_Problems and tasks_
[1] According to the news report on Fujimori's pardon, why did Kuczynski decide to free Fujimori? Answer in one to three sentences.
[2] Write the next part of the news report on Fujimori's pardon, picking up after its final sentence.

Peru’s President Grants Medical Pardon for Jailed Fujimori

LIMA, Peru (AP) —
Fujimori, Peru
Demonstrators protest against pardon of former President Alberto Fujimori in Lima, Peru, Monday. (AP Photo/Martin Mejia)

Peru’s president announced Sunday night that he granted a medical pardon to jailed former strongman Alberto Fujimori, who was serving a 25-year sentence for human rights abuses, corruption and the sanctioning of death squads.

President Pedro Pablo Kuczynski released a statement saying he decided to free Fujimori for “humanitarian reasons,” citing doctors who had determined that the ex-leader suffers from incurable and degenerative problems.

The 79-year-old Fujimori, who governed from 1990 to 2000, is a polarizing figure in Peru. Some Peruvians laud him for defeating the Maoist Shining Path guerrilla movement, while others loathe him for human rights violations carried out under his government and some human rights groups quickly criticized the pardon.

His daughter, Keiko Fujimori, narrowly lost Peru’s last presidential election to Kuczynski, and her party dominates congress. Her party mounted an attempt this month to oust Kuczynski over business ties to the Brazilian construction company Odebrecht, which is at the center of a huge Latin American corruption scandal, but the president survived the impeachment vote late Thursday.

Critics of Fujimori again raised speculation that Kuczynski agreed to pardon the former leader in return for some opposition lawmakers not supporting his impeachment.

Fujimori filed a request seeking a medical pardon more than a year ago, citing deteriorating health. He has said on his Twitter account that he suffers from arrhythmia, for which he has been hospitalized several times this year. He remained at a clinic Sunday night where he was taken from prison a day earlier after suffering a drop in blood pressure.

Keiko Fujimori and one of her brothers, Kenji, visited the clinic Sunday night. The brother later tweeted that their father would remain hospitalized a few days more.

_Information shown_
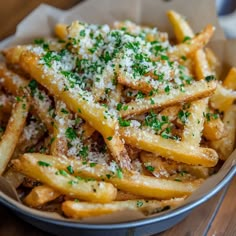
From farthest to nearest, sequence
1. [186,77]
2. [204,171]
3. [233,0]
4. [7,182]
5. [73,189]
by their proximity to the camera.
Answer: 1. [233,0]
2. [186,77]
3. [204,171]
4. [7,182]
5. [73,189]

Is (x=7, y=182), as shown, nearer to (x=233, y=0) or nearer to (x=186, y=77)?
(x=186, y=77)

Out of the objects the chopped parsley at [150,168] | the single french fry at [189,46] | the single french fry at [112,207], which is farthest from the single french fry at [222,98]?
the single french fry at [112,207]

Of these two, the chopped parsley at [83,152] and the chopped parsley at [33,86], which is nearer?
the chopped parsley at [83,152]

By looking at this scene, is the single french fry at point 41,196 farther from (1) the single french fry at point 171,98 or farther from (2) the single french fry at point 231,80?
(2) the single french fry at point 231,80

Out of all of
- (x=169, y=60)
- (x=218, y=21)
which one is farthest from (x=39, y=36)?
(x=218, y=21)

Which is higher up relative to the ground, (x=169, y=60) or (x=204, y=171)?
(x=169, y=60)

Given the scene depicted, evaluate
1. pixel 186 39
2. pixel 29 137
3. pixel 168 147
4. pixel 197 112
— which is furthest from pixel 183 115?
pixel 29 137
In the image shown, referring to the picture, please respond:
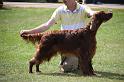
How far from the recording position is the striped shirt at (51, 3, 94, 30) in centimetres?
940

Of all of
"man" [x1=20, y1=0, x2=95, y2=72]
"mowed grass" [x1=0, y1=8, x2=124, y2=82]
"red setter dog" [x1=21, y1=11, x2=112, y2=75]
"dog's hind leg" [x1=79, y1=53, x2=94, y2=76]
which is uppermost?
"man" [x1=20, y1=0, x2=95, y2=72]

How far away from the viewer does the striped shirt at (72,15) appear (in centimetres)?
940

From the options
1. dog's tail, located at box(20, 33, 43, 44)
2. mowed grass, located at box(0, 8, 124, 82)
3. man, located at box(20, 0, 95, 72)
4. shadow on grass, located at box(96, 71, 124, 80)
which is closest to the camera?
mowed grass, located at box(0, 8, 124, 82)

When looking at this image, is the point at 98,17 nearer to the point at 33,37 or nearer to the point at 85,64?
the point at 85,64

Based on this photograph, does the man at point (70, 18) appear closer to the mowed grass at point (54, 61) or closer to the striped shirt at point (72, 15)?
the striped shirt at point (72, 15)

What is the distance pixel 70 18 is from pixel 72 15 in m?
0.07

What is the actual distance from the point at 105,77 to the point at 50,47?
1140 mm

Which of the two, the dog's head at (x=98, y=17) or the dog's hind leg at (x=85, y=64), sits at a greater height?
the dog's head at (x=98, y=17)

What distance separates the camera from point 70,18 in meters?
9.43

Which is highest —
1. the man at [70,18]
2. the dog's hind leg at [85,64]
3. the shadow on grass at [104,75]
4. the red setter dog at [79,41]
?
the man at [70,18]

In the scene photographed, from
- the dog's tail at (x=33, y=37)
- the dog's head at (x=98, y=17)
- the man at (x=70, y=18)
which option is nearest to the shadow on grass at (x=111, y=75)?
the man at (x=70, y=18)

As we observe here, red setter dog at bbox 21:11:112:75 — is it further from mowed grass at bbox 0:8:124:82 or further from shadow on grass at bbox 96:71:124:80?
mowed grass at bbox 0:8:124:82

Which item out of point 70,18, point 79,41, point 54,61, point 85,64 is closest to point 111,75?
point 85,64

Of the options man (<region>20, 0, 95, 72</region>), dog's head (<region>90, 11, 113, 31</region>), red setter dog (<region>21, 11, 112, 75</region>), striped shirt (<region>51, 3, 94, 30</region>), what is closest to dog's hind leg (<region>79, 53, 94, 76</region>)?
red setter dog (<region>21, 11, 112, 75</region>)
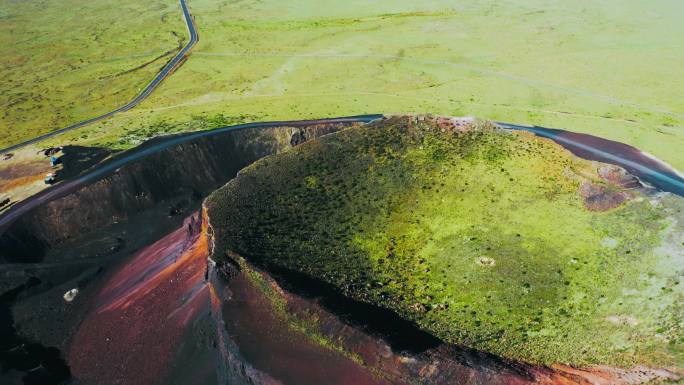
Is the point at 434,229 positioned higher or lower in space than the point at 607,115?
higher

_Answers to the problems_
[1] Kuczynski said he freed Fujimori for "humanitarian reasons." He cited doctors who had determined that the former leader suffers from incurable and degenerative problems.

[2]
Supporters of the former leader gathered outside the clinic to celebrate his pardon Sunday night. “He was a brave man, the best Peruvian president of all time,” said Juana Lopez.

A few dozen opponents of Fujimori demonstrated a few blocks from the presidential palace. Some protesters chanted “Kuczynski traitor” and “Killer Fujimori” while carrying posters with photographs of those slain during his decade in power.

Jose Miguel Vivanco, executive director of Human Rights Watch, said on this Twitter account that the pardon “was a vulgar political negotiation in exchange for Kuczynski’s stay in power.” Amnesty International demanded that Kuczynski “clarify the doubts about the lack of transparency and respect for due process.”

Eduardo Dargent, a political science professor at Pontifical Catholic University of Peru, predicted the president’s decision would prove to be “his worst mistake.” He said the pardon was a “mockery” for people who voted for Kuczynski in his runoff election fight with Keiko Fujimori.

Peruvian law provides that no person convicted of murder or kidnapping can receive a presidential pardon except in the case of a terminal illness. Three previous requests from Fujimori for pardons since 2013 were rejected after doctors said he did not suffer from incurable illness or severe mental disorder.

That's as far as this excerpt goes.